Sympathy Messages – Why are they so difficult to write?
Putting pen to paper to express feelings is not an easy task for most people. That’s why the greeting card industry exists, and why retail stores offer row after row of greeting cards for every occasion, including sympathy.
But even when carefully selecting sympathy messages in a store-bought card, most of us acknowledge that it is a thoughtful gesture to add a short personal note. Why is this so hard to do? And what can we do to make the task easier?
1. Writing sympathy messages – or personal notes in general - is a learnable skill that most people never learned.

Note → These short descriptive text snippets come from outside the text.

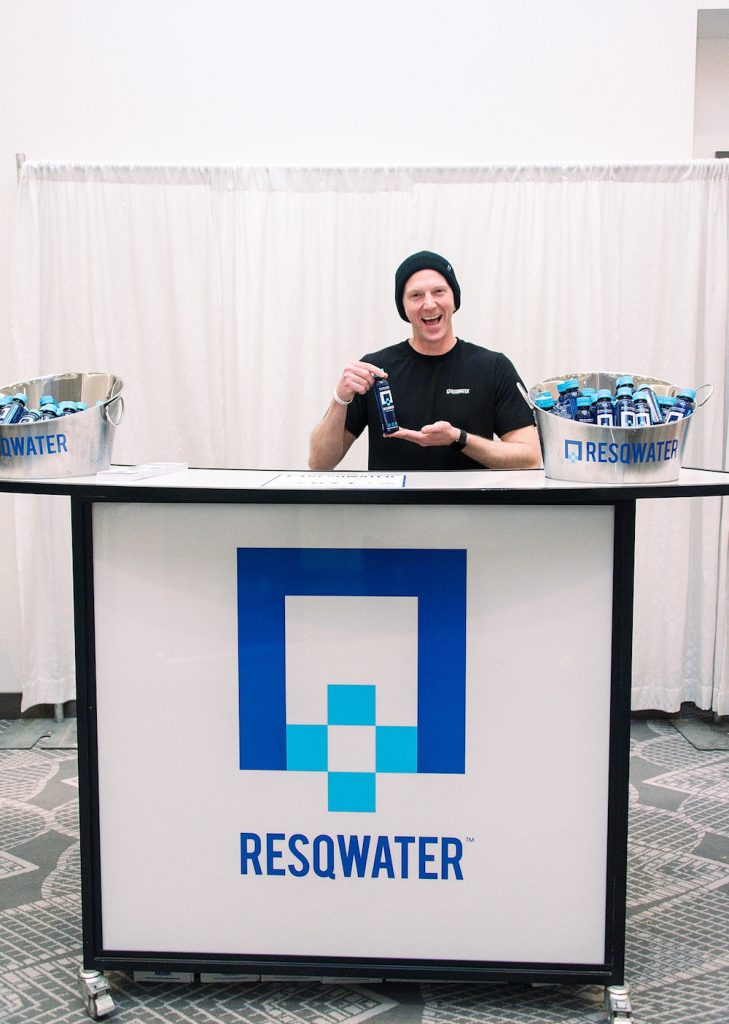 resqwater for vip ticket holders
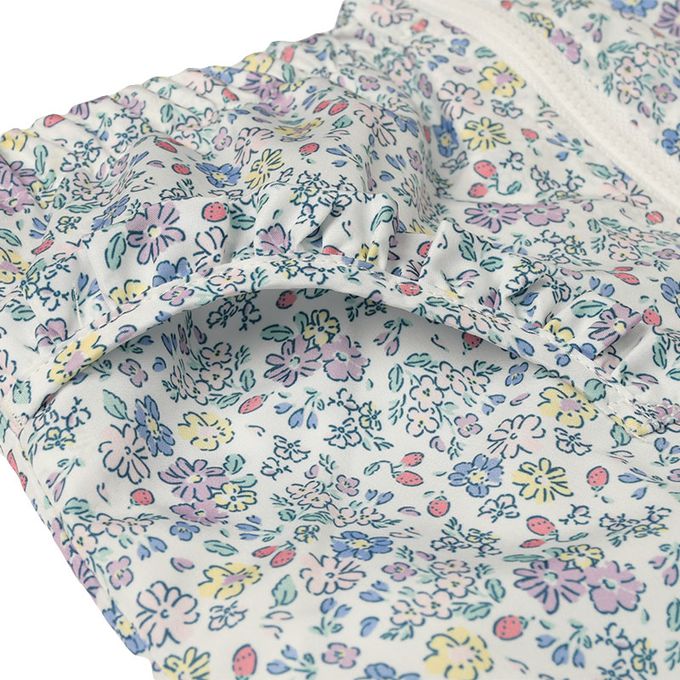 akachan honpo - 外套-小花-紫色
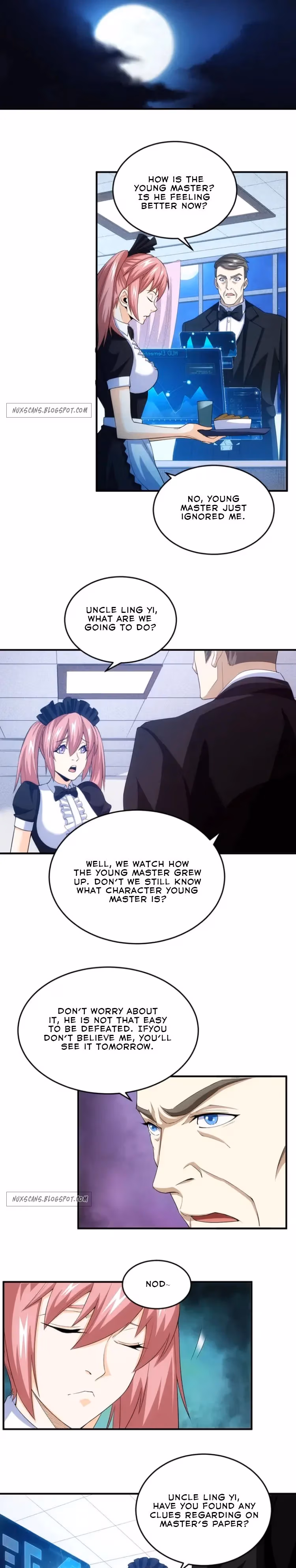 Read Billionaire Player chapter 166 image 8 on Lezhin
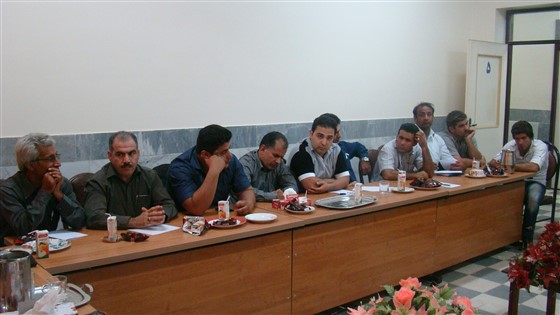 کمیته مربیان کشتی فرنگی خوزستان :
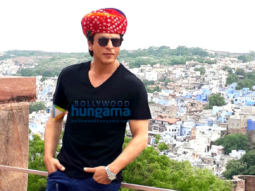 Shah Rukh Khan tours Mehrangarh Fort in Jodhpur
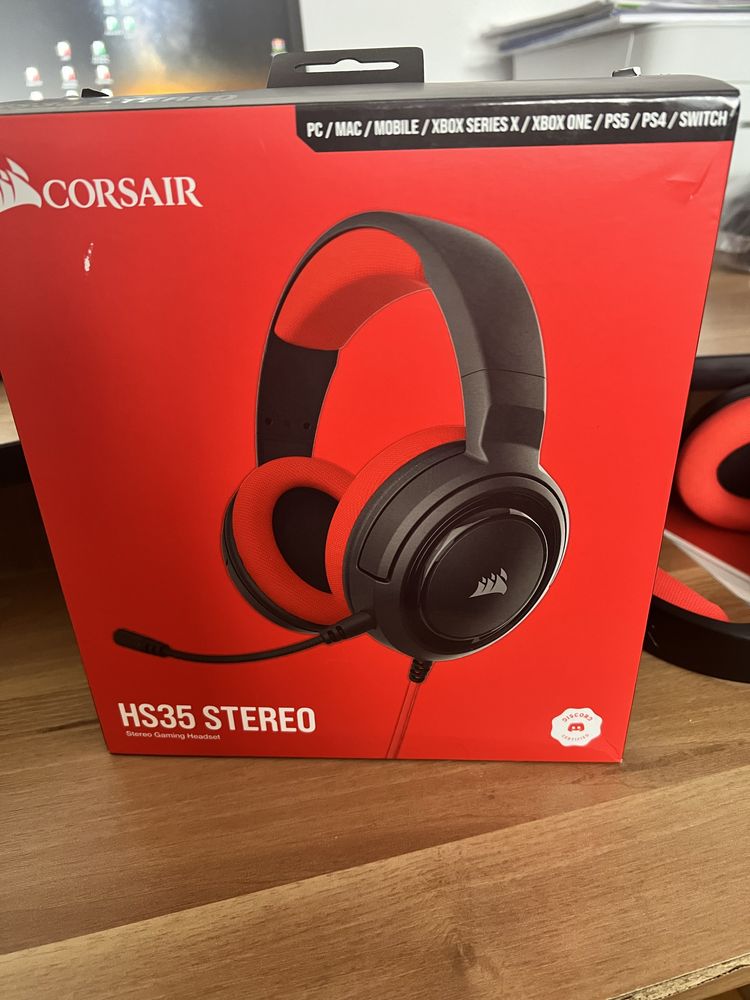 Casti gaming, Corsair HS35 Stereo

Writing effective personal sympathy notes, just like hitting a triple in baseball, comes with practice. First, let yourself relax. Think of the person you are writing to instead of thinking how hard writing is. Let your mind paint a picture of who this person is.
Focus on comforting your family member or friend, and the things you might say to them in person – to show that you care. Then begin writing. Don’t worry about grammar or spelling. Just get the words down on a practice sheet of paper. Then, go back and create your final message.
2. Sympathy messages and the topic of death are hard to talk about
Though death is not a pleasant topic, in recent years we are beginning to accept it for what it is – the natural ending of life. The landmark book On Death and Dying paved the way in our culture to being more open about the topic. Today, end-of-life care or hospice, and the popularity of TV shows like Six Feet Under show we are making progress.
When writing sympathy messages, acknowledge the sadness, loss and the emotional pain that death often brings to the survivors. Don’t allow yourself to fear not “saying the right thing.” If you write from your heart, you can’t go wrong.
3. The art of note writing is not highly practiced in today’s Internet world
The written word will never go out of style. In fact, when you communicate to a loved one with caring sympathy messages, your note will really make an impact. Your friend or loved one needs to hear from you now more than ever before. Just put yourself in their shoes and write the words you would like to hear at a time of loss. Or if you can’t find the “right words” by yourself, perhaps you can find suitable sympathy messages written by professionals such as in the book Words to the Rescue.
People often use the excuse that they didn’t send a card because they didn’t know what to write on it. Don’t let that happen to you. Sit down, focus on the other person, relax, and let words bubble up from your own true feelings. If you do these things, your sympathy messages will be warm, touching and supportive.